9. The apparatus according to claim 3, characterized in that, The total number of layers of the first clamping hole (12) and the second clamping hole (23) is any one of 3, 5, 7 or 9. The first clamping hole (12) and the second clamping hole (23) are distributed alternately, and the first clamping hole (12) of the clamping shell (1) has one more layer than the second clamping hole (23) of the clamping latch (2) to improve the clamping force.

10. The apparatus according to claim 3, characterized in that, The number of single layers of the first clamping hole (12) and the second clamping hole (23) is 1 to 10; The first clamping hole (12) and the second clamping hole (23) are arranged in a circumferential array; or The first clamping hole (12) and the second clamping hole (23) are arranged in a symmetrical pattern of 1 to 4 rows.

11. The apparatus according to claim 3, characterized in that, The pressing end (21) is a sloping structure, and the slope angle A1 between the sloping side and the first straight side in the width direction is 5~30°.

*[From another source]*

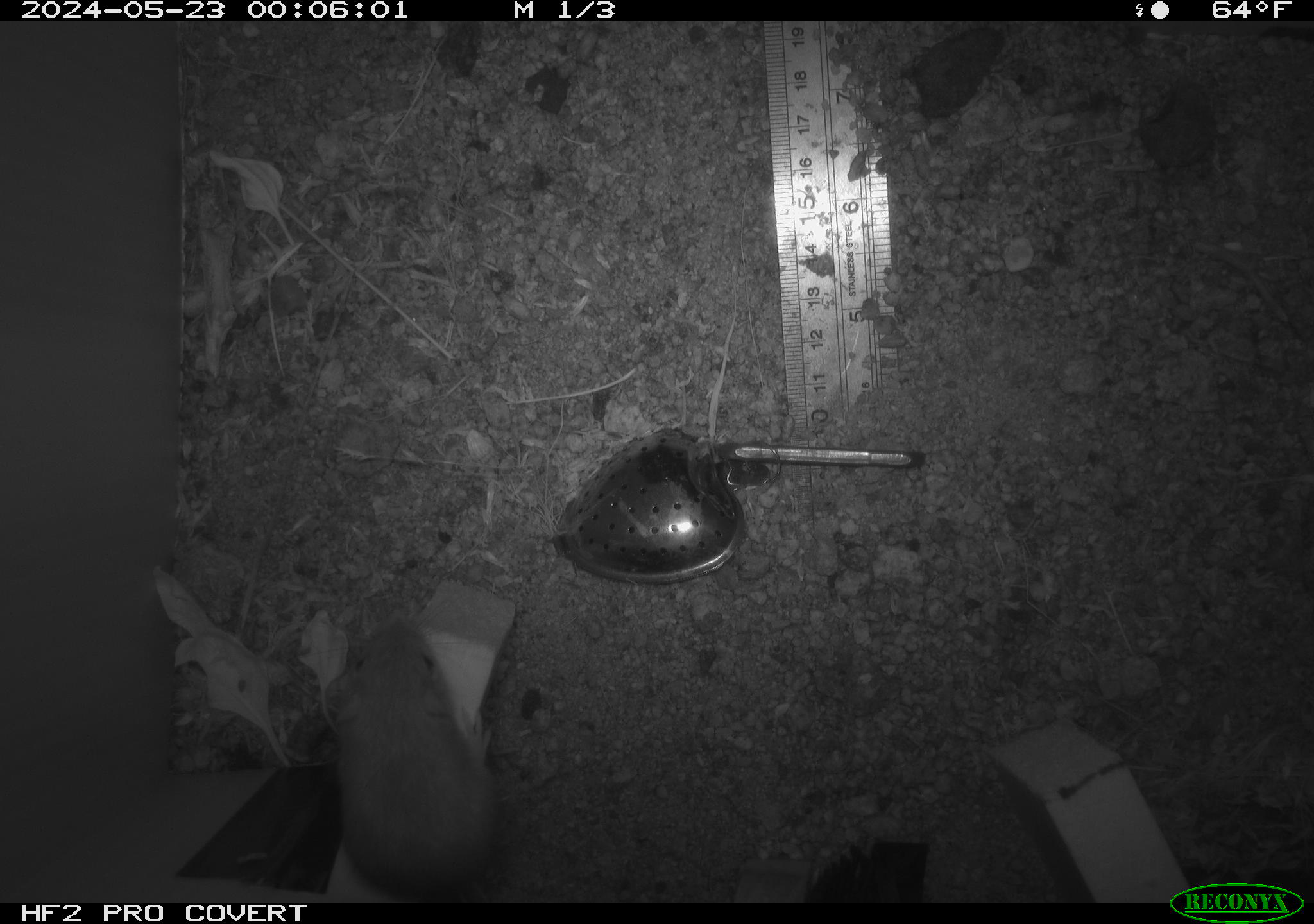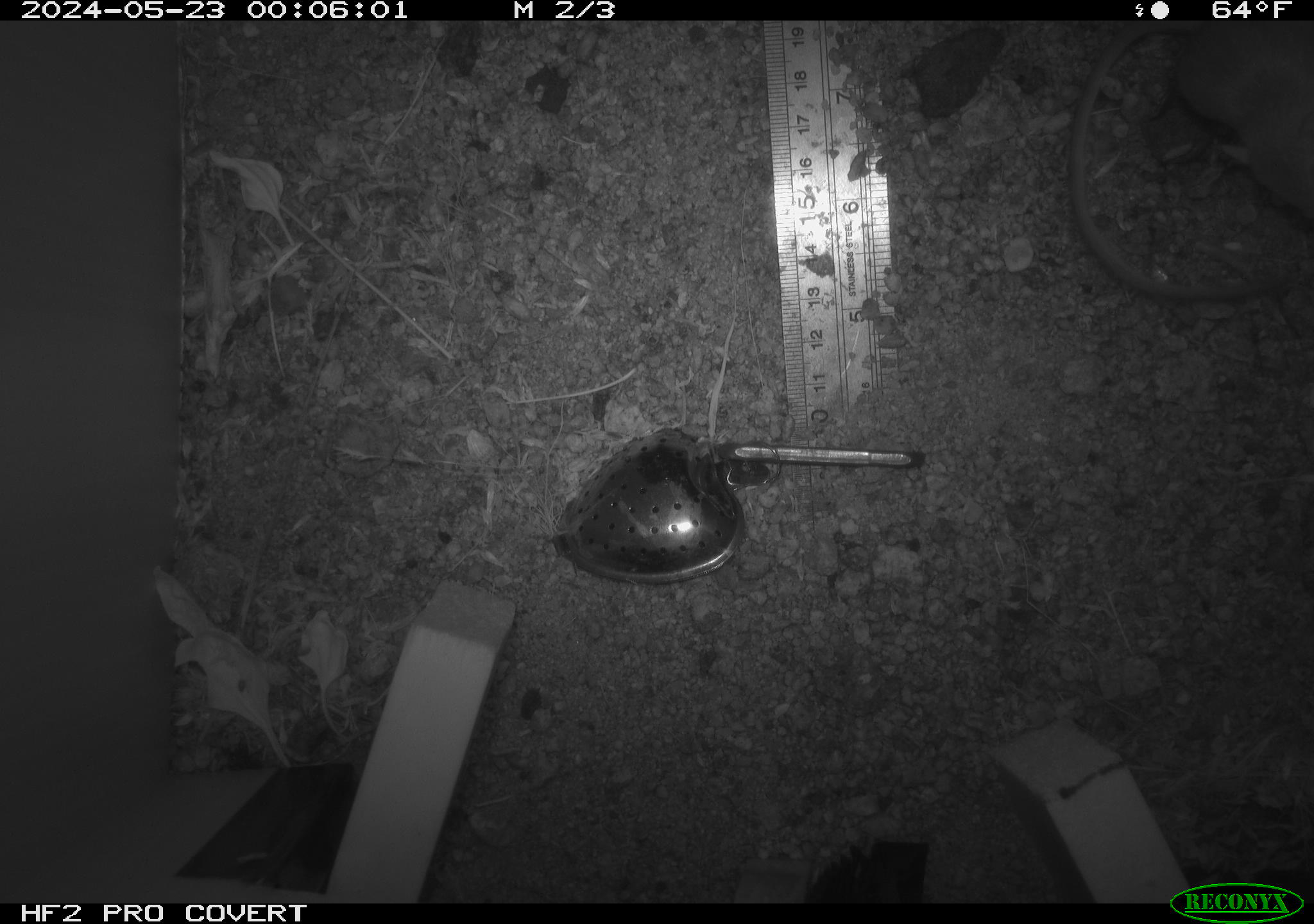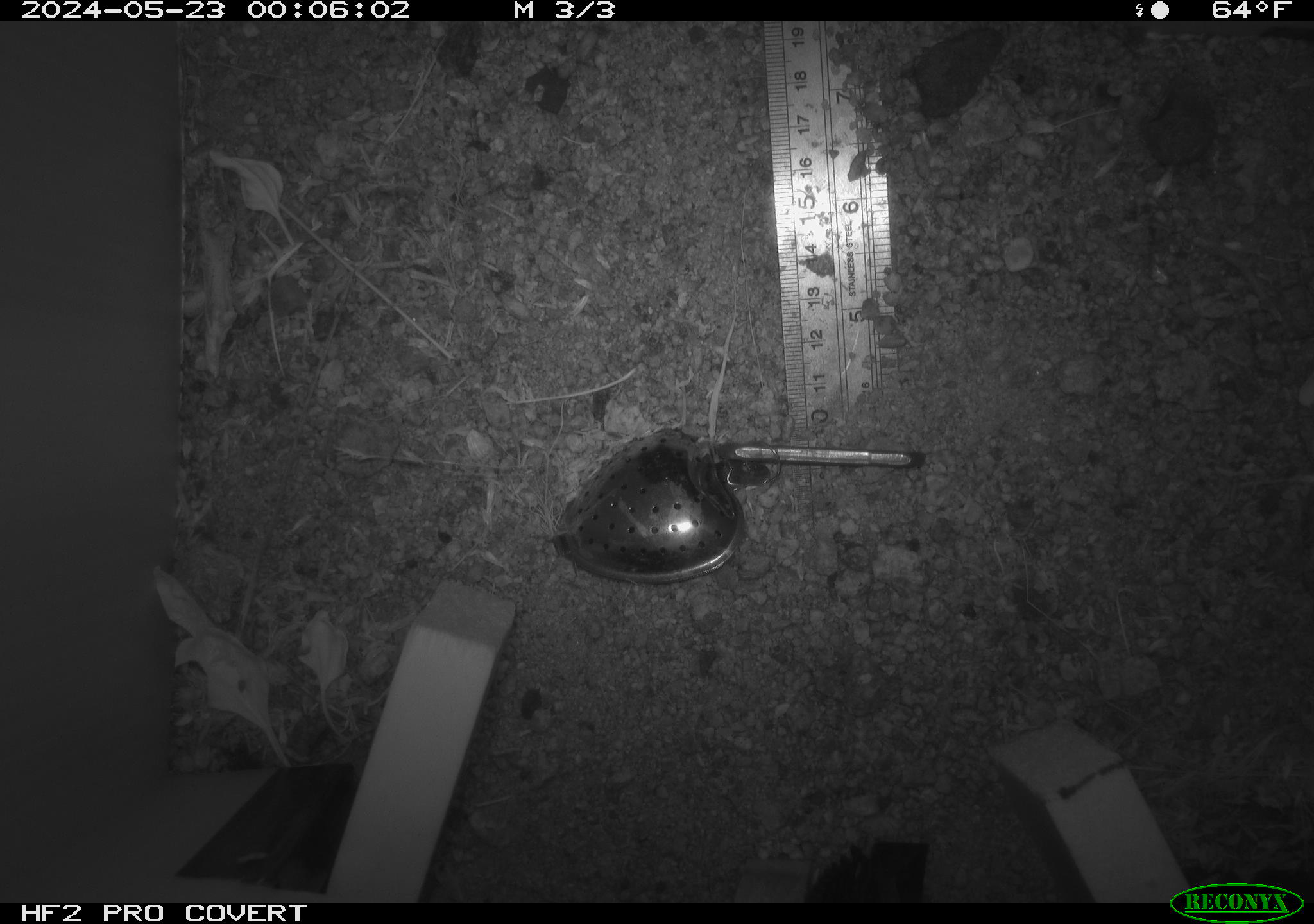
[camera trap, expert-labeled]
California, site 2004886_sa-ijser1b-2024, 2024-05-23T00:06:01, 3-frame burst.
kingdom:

12. The apparatus according to claim 4, characterized in that, The snap-fit ​​end (31) is a sloping structure, and the slope angle A2 between the sloping side and the first straight side in the width direction is 5.5~30°; The angle of A2 is 0.5 to 5 degrees larger than the angle of A1.

13. The apparatus according to any one of claims 1 to 5, characterized in that, All areas are rounded to prevent secondary damage to internal tissues during the procedure.

14. The apparatus according to claim 6, characterized in that, The angle between the first side of the first tooth profile (161) and the second tooth profile (351) and the horizontal line is 85~125°; The first tooth profile (161) and the second tooth profile (351) have a straight edge on their first side or / and The first side of the first tooth profile (161) and the second tooth profile (351) is a wavy side; The first tooth profile (161) and the second tooth profile (351) have the same or / and the same wavy arc radius for each segment of the first side wavy edge. The radii of the wavy arcs of the first side of the first tooth (161) and the second tooth (351) are not the same; The tips of the first tooth (161) and the second tooth (351) have no rounded corners or / and The first tooth (161) and the second tooth (351) have a rounded corner radius R1 of 0.1~1mm at their tips; The radius R2 of the wavy arc of each segment of the first tooth profile (161) and the second tooth profile (351) is between 0.1 and 1 mm.